Hello hello everyone, your old pal Shocka here! Here and not standing behind you in your room, standing silently there right now, almost daring you to turn around and look. To see what's coming. To see what I've got in my hands, hands hovering so close behind your head now. Out of the corner of your eye you spot me - but surely it was just your imagination, yes? I couldn't possibly be standing behind you at this very moment.

Remember a full and literal decade ago, when we posted The Toy Alphabet of Cool and The Toy Alphabet of Women? I was meant to follow that up with the Toy Alphabet of Suck, but... didn't. Like I always say, if you're going to do something right, you might as well drag your feet for 10 years and then have to re-do half the work you did already because it's now so outdated. That's what we call "the Duke Nukem Forever effect"! (Soon to be known as the We Happy Few effect, but nobody's going to remember that game in a year.)

WORDS!

A is for...
...action features. Can anyone think of an action feature that doesn't suck? Most just get in the way of the toy, turning what could have been a five-star figure into a big letdown. Look at the original movie Iron Monger, which lost half his joints to an action feature no one wanted. Worse is when an action feature requires a battery, one that is forgotten about when the toy is put on the shelf or put into storage, slowly degrading and leaking its caustic juices into the toy, making everything miserable.
B is for...

• [WRITTEN PROBLEM]
Quote the toy alphabet post, beginning at the words that contain "A is for..." and stopping after "B is for...". The lines that come next are from a separate source.

• [RAW DATA]
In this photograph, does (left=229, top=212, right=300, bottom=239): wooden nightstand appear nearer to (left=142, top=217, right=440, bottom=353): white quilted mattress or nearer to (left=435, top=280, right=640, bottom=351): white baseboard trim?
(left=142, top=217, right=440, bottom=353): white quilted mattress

• [RESULT BELOW]
A is for...
...action features. Can anyone think of an action feature that doesn't suck? Most just get in the way of the toy, turning what could have been a five-star figure into a big letdown. Look at the original movie Iron Monger, which lost half his joints to an action feature no one wanted. Worse is when an action feature requires a battery, one that is forgotten about when the toy is put on the shelf or put into storage, slowly degrading and leaking its caustic juices into the toy, making everything miserable.
B is for...